Además, los bloqueos también han sido un asalto a la naturaleza social de la vida humana. La atomización de la vida democrática moderna ha dado lugar a experiencias desesperantes de soledad y malestar sobre el sentido de la vida. Agregue a esto todas las restricciones sociales relacionadas con COVID-19, y estas realidades destructivas solo se han intensificado aún más. La necesidad de sociabilidad no es una deficiencia, ni es reducible a alguna adaptación evolutiva. Esencialmente hablando, no podemos prosperar como el tipo de seres que somos sin la experiencia de estar integrados en comunidades reales y vivas.

Finalmente, como el P. Thomas Joseph White, OP, ha argumentado recientemente, “cuanto más dure una crisis de salud pública de este tipo… mayor será el riesgo de que la situación afecte no solo los cuerpos de los seres humanos, sino también su salud espiritual a largo plazo, el estado de sus almas”. .” Las restricciones al culto público en este país eran comprensibles en la primera parte de la pandemia. Ahora, sin embargo, parece que a los ciudadanos se les dice que no hay mayor bien que la salud corporal. La trascendencia de la vida humana no disminuye la salud física o emocional, sino que la contextualiza adecuadamente en el ámbito de los bienes supremos de la persona humana. Si erramos de esta manera antropológica en medio de una crisis de salud pública, nuestras vidas ordinarias sufrirán aún más cuando volvamos a la normalidad.

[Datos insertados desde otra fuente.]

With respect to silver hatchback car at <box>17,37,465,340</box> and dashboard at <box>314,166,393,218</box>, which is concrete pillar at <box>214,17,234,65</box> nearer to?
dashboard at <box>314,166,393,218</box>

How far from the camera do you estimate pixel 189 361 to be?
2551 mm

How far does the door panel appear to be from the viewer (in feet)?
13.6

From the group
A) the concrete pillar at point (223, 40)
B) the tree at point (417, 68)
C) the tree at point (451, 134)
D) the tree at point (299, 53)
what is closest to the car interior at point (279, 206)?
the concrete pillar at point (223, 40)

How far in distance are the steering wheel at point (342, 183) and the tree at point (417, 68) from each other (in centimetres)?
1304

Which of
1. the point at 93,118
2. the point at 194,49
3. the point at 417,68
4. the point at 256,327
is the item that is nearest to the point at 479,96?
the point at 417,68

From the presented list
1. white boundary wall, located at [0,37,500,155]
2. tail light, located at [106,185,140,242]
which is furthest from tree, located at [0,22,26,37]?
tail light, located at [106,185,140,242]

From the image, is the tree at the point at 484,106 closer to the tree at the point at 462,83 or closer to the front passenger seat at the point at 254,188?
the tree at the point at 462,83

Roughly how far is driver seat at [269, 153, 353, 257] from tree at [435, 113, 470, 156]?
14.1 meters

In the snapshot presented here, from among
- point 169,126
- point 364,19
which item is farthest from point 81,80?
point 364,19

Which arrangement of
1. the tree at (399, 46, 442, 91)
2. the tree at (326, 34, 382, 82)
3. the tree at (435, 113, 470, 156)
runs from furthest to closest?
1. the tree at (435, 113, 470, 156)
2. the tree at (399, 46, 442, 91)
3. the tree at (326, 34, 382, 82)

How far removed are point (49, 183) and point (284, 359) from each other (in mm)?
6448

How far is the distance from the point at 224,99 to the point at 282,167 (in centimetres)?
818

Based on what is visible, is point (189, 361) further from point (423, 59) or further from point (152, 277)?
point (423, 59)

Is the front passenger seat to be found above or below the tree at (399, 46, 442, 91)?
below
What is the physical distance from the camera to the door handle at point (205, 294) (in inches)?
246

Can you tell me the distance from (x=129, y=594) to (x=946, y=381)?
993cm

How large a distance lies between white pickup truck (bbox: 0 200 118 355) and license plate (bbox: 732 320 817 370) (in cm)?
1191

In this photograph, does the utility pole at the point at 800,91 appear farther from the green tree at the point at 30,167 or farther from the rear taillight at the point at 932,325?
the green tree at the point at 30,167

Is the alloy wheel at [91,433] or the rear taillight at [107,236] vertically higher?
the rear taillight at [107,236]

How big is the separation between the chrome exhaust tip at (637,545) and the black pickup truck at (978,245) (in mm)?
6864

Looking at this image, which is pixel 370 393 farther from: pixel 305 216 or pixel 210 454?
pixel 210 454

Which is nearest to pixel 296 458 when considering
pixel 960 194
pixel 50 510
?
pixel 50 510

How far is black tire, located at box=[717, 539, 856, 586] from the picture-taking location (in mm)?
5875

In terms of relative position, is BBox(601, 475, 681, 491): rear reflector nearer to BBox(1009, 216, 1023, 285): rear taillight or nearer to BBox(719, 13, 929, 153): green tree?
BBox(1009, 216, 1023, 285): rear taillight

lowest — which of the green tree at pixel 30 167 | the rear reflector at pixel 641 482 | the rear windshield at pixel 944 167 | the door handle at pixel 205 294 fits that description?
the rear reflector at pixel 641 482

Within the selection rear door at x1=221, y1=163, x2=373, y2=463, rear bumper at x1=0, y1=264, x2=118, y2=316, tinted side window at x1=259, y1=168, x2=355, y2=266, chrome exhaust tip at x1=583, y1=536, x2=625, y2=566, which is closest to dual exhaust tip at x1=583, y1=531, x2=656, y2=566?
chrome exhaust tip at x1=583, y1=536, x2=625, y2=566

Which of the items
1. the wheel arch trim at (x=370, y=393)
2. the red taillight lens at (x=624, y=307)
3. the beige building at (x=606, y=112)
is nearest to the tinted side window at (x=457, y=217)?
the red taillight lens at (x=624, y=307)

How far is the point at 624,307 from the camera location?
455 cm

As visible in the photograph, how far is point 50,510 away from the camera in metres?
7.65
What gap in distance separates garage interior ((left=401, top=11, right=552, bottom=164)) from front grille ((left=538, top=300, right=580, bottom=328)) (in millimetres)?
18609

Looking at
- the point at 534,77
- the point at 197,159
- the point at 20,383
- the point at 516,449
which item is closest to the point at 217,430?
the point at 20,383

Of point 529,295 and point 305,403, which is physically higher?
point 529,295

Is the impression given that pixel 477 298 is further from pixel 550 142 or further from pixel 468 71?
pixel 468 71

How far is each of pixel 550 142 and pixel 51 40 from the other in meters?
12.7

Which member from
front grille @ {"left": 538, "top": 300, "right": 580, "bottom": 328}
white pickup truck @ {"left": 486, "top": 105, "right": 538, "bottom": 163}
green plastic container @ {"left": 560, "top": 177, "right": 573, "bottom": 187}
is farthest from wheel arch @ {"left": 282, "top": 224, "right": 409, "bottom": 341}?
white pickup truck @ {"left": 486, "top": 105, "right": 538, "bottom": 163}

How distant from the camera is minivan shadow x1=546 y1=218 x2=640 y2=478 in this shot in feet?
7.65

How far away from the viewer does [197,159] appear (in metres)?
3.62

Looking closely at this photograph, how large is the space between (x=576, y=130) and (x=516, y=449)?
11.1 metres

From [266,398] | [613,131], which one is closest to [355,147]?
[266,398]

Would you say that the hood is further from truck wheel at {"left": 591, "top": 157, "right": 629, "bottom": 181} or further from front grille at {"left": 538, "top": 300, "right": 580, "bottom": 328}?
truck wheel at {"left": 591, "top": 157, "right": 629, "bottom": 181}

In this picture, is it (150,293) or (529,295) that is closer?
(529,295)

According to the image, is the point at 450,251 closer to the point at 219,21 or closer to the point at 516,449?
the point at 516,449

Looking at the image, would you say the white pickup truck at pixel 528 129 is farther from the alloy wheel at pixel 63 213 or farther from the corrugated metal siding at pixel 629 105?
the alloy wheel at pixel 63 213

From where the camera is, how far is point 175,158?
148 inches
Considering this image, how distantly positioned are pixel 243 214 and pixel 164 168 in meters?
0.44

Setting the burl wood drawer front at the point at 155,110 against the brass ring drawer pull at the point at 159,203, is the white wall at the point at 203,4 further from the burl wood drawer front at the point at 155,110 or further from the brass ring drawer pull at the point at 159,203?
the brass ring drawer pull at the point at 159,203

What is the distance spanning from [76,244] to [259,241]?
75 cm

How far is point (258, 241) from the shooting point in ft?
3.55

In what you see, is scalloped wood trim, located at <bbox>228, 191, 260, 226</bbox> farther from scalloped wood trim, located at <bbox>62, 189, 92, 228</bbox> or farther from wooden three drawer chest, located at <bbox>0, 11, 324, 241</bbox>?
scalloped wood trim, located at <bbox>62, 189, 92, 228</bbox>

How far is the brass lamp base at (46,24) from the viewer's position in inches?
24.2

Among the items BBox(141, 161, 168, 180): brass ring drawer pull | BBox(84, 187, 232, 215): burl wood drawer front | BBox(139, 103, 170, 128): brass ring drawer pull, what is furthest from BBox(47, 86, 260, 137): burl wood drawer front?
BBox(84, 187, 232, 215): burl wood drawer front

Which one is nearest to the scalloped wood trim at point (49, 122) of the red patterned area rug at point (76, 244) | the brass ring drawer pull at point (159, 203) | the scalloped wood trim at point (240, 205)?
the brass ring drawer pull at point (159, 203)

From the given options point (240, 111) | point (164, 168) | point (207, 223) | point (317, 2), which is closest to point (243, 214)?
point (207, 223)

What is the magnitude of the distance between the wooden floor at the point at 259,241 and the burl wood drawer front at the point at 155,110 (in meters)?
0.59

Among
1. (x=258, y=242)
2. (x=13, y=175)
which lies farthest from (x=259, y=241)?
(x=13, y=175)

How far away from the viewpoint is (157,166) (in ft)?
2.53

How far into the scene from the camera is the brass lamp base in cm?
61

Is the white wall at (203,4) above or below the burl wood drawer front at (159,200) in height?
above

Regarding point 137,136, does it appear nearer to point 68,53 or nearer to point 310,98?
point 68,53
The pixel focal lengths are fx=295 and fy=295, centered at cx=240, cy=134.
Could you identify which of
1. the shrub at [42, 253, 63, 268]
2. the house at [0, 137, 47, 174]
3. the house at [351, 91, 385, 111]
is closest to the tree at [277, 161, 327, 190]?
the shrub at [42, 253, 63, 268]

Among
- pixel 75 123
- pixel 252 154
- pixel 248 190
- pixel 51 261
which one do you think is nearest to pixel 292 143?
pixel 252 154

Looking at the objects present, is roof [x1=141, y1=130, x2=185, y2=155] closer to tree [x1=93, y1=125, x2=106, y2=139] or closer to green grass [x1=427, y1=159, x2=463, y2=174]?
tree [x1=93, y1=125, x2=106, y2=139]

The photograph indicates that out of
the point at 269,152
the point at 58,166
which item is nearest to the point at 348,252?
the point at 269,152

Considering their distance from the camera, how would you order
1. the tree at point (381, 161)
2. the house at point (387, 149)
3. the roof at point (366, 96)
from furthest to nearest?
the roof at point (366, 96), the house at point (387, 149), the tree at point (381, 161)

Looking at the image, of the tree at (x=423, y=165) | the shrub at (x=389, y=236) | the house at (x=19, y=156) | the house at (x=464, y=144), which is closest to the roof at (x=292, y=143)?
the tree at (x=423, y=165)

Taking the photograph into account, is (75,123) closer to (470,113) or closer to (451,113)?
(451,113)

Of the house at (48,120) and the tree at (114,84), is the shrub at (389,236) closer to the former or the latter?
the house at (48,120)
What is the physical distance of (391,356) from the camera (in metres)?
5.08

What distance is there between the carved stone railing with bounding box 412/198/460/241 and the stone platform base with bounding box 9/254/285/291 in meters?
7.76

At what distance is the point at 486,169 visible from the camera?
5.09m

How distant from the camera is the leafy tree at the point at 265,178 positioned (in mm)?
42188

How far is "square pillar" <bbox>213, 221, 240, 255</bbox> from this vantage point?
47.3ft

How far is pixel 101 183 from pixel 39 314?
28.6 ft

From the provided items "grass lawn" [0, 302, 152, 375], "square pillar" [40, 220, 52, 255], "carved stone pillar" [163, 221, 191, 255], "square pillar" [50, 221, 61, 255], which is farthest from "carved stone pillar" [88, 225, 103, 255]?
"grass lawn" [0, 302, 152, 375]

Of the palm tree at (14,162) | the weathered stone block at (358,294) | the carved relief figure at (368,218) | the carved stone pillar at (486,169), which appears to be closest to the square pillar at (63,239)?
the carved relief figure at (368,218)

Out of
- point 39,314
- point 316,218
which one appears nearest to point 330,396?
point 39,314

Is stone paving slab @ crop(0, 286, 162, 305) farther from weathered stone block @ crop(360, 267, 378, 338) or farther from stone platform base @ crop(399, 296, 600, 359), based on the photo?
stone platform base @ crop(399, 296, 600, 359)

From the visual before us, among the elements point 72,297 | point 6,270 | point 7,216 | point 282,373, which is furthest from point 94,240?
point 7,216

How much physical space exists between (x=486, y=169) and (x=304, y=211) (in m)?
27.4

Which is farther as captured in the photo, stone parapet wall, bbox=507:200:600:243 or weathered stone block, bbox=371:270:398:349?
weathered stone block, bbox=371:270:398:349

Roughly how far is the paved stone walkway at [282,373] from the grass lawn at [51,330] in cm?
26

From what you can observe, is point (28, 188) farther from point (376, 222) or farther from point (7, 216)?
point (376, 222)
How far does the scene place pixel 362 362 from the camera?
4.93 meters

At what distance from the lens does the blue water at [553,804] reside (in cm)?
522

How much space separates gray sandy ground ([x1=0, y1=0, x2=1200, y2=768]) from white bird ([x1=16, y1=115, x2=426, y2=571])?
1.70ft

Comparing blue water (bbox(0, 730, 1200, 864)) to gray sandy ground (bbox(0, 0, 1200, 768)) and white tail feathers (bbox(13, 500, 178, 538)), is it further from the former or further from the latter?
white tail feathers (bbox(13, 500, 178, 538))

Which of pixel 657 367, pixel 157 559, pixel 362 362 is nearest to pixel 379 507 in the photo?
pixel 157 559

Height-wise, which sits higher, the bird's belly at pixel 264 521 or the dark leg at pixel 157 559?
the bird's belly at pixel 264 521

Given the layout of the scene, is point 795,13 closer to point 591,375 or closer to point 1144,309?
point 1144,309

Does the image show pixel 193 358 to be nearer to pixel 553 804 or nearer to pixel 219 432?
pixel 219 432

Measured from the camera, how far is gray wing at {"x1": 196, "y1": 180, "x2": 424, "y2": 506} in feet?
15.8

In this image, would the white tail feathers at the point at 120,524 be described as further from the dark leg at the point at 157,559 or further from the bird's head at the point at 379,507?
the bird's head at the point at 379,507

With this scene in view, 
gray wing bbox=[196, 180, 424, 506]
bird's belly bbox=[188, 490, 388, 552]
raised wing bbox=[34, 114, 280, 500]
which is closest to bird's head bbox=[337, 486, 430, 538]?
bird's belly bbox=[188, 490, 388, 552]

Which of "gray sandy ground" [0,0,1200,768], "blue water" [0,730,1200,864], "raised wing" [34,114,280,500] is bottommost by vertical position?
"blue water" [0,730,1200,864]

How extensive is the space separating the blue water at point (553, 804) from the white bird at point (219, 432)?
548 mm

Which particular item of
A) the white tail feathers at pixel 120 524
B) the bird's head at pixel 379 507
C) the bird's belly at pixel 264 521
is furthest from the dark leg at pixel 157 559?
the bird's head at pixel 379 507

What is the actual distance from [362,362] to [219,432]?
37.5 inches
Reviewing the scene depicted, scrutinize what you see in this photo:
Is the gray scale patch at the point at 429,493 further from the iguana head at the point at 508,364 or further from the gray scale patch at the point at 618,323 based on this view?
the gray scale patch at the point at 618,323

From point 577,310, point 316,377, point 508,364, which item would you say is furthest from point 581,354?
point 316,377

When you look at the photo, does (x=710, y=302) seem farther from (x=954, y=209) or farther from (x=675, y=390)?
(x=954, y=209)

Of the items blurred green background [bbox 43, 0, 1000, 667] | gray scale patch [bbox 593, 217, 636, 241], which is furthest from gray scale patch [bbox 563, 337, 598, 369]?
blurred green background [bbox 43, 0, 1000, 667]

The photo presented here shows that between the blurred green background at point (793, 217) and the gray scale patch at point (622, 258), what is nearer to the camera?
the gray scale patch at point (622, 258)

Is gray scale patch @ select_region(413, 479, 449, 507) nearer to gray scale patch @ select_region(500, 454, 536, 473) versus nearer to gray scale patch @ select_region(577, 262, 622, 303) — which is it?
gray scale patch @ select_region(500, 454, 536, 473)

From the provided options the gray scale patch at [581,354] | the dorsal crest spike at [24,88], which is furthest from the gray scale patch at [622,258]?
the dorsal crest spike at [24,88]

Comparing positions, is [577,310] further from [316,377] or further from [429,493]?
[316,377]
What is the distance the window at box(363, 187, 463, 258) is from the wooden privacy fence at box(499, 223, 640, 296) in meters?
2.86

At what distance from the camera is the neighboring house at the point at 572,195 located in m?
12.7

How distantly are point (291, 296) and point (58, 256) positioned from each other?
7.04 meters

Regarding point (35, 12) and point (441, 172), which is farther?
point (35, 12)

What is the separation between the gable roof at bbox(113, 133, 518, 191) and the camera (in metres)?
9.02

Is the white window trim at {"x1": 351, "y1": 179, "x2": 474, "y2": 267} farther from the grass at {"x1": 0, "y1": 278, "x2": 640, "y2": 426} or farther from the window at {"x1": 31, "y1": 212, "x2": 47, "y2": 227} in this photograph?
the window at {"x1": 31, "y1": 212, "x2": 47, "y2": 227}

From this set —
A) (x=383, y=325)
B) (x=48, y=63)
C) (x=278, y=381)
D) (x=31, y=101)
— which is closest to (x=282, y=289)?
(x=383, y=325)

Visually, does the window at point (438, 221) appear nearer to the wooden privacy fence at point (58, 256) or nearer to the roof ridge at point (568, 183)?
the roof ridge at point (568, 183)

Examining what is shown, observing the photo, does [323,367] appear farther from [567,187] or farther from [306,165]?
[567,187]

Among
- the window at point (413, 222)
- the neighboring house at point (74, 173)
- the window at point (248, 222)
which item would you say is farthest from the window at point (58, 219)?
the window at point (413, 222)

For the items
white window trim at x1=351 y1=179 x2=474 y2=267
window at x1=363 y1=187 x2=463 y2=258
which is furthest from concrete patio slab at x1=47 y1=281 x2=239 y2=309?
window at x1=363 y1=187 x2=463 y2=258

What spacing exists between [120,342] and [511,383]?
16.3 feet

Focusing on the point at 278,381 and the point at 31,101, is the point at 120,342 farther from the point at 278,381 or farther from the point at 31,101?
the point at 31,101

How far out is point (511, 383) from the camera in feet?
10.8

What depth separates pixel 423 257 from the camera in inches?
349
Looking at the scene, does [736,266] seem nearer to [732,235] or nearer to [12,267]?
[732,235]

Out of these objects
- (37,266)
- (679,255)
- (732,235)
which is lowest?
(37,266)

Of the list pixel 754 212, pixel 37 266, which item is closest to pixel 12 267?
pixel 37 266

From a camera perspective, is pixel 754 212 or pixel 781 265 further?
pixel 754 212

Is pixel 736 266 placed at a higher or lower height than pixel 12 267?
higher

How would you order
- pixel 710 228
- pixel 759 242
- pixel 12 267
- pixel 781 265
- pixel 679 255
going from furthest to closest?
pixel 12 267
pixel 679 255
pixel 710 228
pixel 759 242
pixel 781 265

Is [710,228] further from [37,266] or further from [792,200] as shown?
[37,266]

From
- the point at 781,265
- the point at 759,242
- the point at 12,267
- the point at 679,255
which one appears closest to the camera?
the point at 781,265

Las fallas epistemológicas y antropológicas que han aflorado en medio de la pandemia del SARS-CoV-2 deberían ser motivo tanto de grave consternación como de contemplación. El alcance legítimo de la experiencia ciertamente puede captar ciertos bienes humanos e iluminar su importancia. Sin embargo, pertenece a la sabiduría conocer y comprender lo que es verdaderamente bueno para la persona humana, para ver los límites propios de la pericia y evitar la tentación de la idolatría. Este es especialmente el caso en medio de una crisis de salud pública.